How-to videos are a fun way to advertise an organization. It is wise to do videos throughoughly. There is nothing more frustrating than simply clicking a video only to find out it explains a bit bit in regards to what it promised it will educate you on each one of. When providing services and products, people will review your company.
To thrive with video marketing, you should quickly react to any comment viewers have left you. Frequently, viewers have queries about your company and what you are offering, and so they require a quick response. Therefore, observe the comments inside your video’s comment section.
The expression “make it real” relates to videos too. Viewers find speech more believable as soon as the speaker is apparently honest. In the event you seem that you aren’t trustworthy, people aren’t likely to really likely to like your video, nor share it.
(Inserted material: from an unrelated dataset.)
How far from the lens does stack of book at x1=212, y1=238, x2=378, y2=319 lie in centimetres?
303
Should you wish to spend any cash on a marketing and advertising campaign involving videos, you must pay to acquire featured on popular sites to do well. Don’t use services that turn your video into an annoying pop-up. Surveys could be a great tool in aiding you recognize which places your audience is frequenting.
Let viewers understand what you’re providing upfront. Incorporate a detailed description or possibly a brief summary at the beginning of the video. Should your viewers are curious about what you have to say, then they’ll likely watch the entire video and possibly click on the URL link.
Conclude each video with question for your personal viewers. This can help to permit the client feel engaged, and also curious about the subsequent video into the future.
It takes below 10 seconds for a person to consider your video will be worth watching. After you do, they’ll keep watching. What is going to it take to have their attention? This really is determined by what individuals you’re targeting and what kinds of things you’re speaking about inside the video.
Don’t stop creating videos. Don’t quit if you make merely one. You must keep making videos frequently. Consider creating a video series to create things easier. Try to think of making your video about something different that involves your company, so people get a full have a look at what you’re about.
Your marketing with video campaign may help your business succeed in all sorts of ways. You can get huge exposure online easily and cheaply. Have a seat and initiate dealing with your video marketing plan at the earliest opportunity. Your business will quickly reap benefits.